Regulatory compliance has moved up as the primary driver for encryption in the United States, according to a Ponemon Institute-Symantec report, moving ahead of data breach mitigation. The fifth annual U.S. Enterprise Encryption Trends report also reported a rise in the number of organizations that have experienced more than five breaches.

In the 2010 study of 964 U.S.-based IT managers and executives, 69 percent of the respondents cited compliance as a primary driver for adopting encryption, up five points over 2009. Mitigating data breaches, the previous leading driver, was cited a primary reason by 63 percent of the respondents, a drop of 4 percentage points over the previous year.

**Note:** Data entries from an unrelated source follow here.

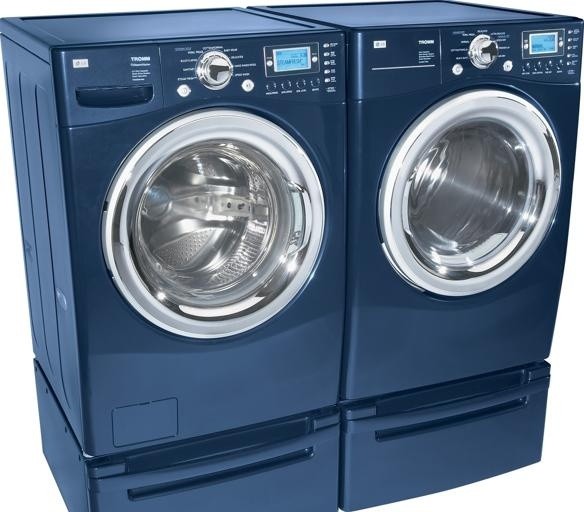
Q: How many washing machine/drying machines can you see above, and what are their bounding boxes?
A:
[0,8,348,511]
[248,0,584,512]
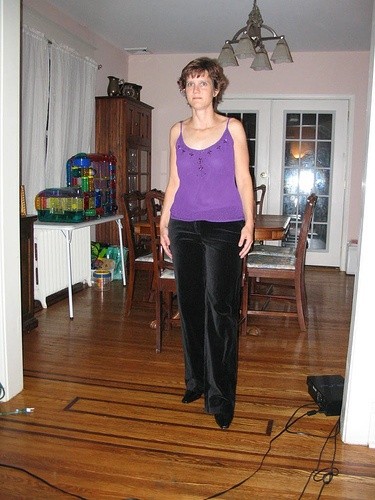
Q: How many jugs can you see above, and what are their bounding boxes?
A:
[107,76,124,97]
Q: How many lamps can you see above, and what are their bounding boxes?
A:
[217,0,293,71]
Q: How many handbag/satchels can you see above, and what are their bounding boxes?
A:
[91,241,128,280]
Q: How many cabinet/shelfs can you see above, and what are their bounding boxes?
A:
[20,214,39,334]
[95,96,154,274]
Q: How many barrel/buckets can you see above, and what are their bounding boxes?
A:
[93,270,112,292]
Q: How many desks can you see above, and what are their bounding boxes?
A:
[33,215,126,320]
[133,215,291,320]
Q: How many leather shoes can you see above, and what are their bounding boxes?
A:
[182,390,201,403]
[215,414,232,428]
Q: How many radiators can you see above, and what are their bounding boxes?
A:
[33,226,93,309]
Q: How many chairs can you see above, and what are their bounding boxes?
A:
[120,185,318,353]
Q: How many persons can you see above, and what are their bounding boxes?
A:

"The issue of compliance has become more important to practitioners," said Larry Ponemon, chairman and founder. "We don't know if it's a blip with HITECH and the HIPAA expansion to business associates, PCI DSS, or various state laws such as Massachusetts, but it seems to be more important, especially around mobile devices, such as laptops." PCI has shown the most dramatic increase as a reason for encryption over the years, rising from 15 percent in 2007 to 69 percent.

Most of the respondents - 88 percent - said their organizations had experienced at least one data breach, but only one category--those that reported more than five breaches--increased, up 3 percent to 25 percent.

The most dramatic change over last year's survey was the importance of encryption as part of the organization's risk management program. While most changes in responses year to year were measured in a few percentage points, nearly three-quarters of those surveyed said that data protection was a "very important" in their risk management program, a 12 percent jump.